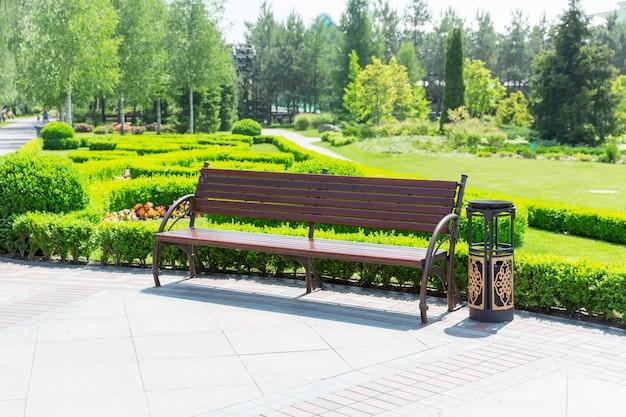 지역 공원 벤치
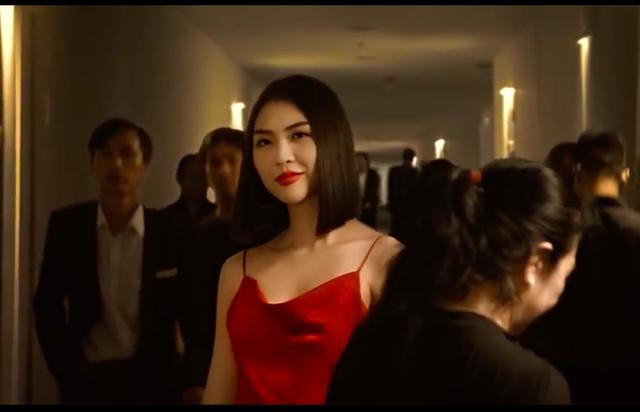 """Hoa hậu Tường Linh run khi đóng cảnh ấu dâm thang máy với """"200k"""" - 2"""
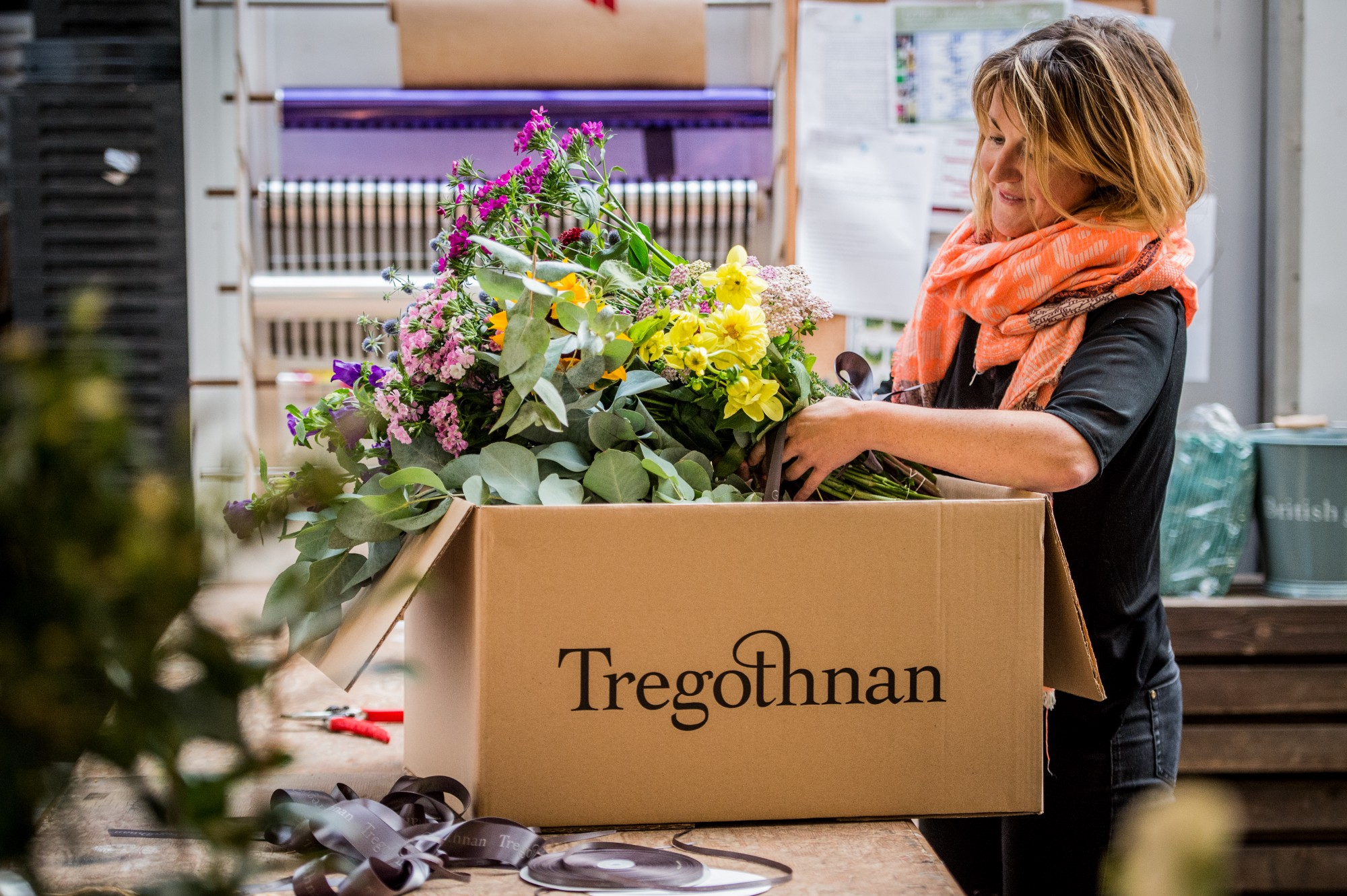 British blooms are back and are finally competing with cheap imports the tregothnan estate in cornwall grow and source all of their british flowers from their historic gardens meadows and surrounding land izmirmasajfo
********
• Problem requirements
All of the material above must be given again verbatim, except for the pictures.

• Task solution
 지역 공원 벤치
 """Hoa hậu Tường Linh run khi đóng cảnh ấu dâm thang máy với """"200k"""" - 2"""
 British blooms are back and are finally competing with cheap imports the tregothnan estate in cornwall grow and source all of their british flowers from their historic gardens meadows and surrounding land izmirmasajfo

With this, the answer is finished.